Zijn er bepaalde dingen die je hebt gemist tijdens het hele meldingsproces?
Een heel bedrijf ziet wat er fout gaat. Dat er van al die 1000 mensen niemand is die openlijk zegt “dat klopt niet”. Tegen mij wel, maar niet naar de leiding. Niemand die zijn nek durfde uit te steken en zei: “dit kan niet, stuur mij ook maar naar huis”. Niemand die met mij in het verzet durfde te gaan. Het feit dat ik geen openlijke medestanders vanuit het bedrijf had, is iets wat ik echt heb gemist. Stilletjes wel, er waren wel mensen die achter me stonden, maar er is niemand geweest die en plein public heeft gezegd, ik deel ook mijn verhaal. Helaas kan ik de angst waaruit die opstelling voorkwam, wel begrijpen.
Hoe kunnen we het imago van de klokkenluider verbeteren?
Mensen moeten publiekelijk erkenning krijgen. Die erkenning moet zichtbaar zijn, die moet tijdloos en onbetwistbaar zijn. En dat doe je alleen met ‘eremetaal’. Zo kan iemand tot in lengte van dagen op zijn pak nog zo’n eerbetoon dragen. En dan staat daar: ik heb iets goeds gedaan.
Laat zien dat het aankaarten van zaken goed is. Draag dat uit als organisatie, als maatschappij, als land. En durf iemand op een voetstuk te plaatsen. “Hij durfde wel, ondanks alle tegenstand, ondanks de hele cultuur”, want het onderliggende probleem is altijd het cultuurprobleem, in iedere klokkenluiderszaak. Ondanks dat, was er toch een enkeling die het wel aandurfde. Dat moedigt andere mensen aan. Daarom draag ik dit verhaal ook zo graag uit, om te laten zien dat het kan en andere mensen aan te moedigen.

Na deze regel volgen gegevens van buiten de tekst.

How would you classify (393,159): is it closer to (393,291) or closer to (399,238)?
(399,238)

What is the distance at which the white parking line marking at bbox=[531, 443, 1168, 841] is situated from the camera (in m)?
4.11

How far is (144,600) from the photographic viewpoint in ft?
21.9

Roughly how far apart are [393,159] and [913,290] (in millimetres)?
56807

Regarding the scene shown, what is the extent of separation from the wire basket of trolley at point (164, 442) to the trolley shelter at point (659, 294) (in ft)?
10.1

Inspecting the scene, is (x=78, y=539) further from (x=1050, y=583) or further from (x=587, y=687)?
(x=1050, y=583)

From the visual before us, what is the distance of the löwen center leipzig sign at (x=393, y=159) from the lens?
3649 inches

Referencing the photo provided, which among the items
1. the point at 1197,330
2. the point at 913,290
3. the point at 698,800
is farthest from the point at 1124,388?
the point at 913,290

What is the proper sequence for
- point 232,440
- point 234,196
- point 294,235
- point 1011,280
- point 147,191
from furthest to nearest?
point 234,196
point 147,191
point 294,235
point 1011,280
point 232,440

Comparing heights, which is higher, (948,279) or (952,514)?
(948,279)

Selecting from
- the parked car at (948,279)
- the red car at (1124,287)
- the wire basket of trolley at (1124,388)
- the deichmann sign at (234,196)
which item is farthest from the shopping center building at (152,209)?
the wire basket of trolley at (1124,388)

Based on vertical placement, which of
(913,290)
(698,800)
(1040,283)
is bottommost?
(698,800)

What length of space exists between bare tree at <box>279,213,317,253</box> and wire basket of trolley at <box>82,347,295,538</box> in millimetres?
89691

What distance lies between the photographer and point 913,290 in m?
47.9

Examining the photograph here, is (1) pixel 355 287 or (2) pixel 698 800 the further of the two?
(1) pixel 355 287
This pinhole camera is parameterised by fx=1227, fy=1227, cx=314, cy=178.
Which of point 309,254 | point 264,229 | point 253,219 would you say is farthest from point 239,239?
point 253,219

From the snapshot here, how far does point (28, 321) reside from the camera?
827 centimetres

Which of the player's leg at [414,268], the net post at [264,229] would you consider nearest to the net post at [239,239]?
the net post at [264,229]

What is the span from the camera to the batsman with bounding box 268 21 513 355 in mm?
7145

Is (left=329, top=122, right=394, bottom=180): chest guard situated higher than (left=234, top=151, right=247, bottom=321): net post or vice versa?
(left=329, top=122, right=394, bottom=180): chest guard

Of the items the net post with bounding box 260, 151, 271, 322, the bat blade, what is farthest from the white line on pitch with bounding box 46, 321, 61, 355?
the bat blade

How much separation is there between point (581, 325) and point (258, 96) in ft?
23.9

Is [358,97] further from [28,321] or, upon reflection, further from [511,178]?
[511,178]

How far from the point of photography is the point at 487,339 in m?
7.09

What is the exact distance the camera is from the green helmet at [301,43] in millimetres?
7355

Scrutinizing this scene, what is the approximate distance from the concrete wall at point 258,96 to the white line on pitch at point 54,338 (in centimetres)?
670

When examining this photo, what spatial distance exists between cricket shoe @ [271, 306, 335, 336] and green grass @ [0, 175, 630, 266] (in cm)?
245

Zo heb ik iemand op LinkedIn gesproken, iemand die ook een conflict met zijn werkgever heeft gehad, omdat hij een misstand aankaartte. Die heeft in mij toch de inspiratie gezien om door te zetten en heeft gewonnen. Dat voelt goed.
Wat is jouw toekomst?
Er is wel een mooie trend wat betreft mijn carrière, er is drie keer in drie situaties tegen mij gezegd: dat lukt je toch nooit. De eerste keer was 4VWO, toen moest ik bij mijn decaan komen om mijn vakkenpakket samen te stellen om later een beroep uit te oefenen: “Victor, wat wil jij worden?” “Ik wil F16 piloot worden.” “Dat haalt niemand en jij zeker niet”, zei die decaan. Nou, dat is toch gelukt. Toen begon die hele klokkenluiderszaak en toen zeiden ze: “er heeft nog nooit iemand van Defensie gewonnen, dat gaat je echt niet lukken”. Ook dat is gelukt. Bij D66 vroegen ze me wat ik wilde. Ik zei: “ik wil de Tweede Kamer in.” Het antwoord: “Dat lukt niemand”. Gelukkig heb ik dat wel eens eerder gehoord.
Het is mijn ambitie om de politiek in te gaan. Ik heb in mijn leven drie dingen willen worden: astronaut, F-16 piloot en Parlementariër. Astronaut is wat hoog gegrepen, die zijn er in de afgelopen dertig jaar twee geweest in Nederland. F16-piloot, dat heb ik zes jaar gedaan, totdat ik het niet meer leuk vond. Nu wil ik het Parlement in. Een mooier vervolg kan ik me eigenlijk niet bedenken.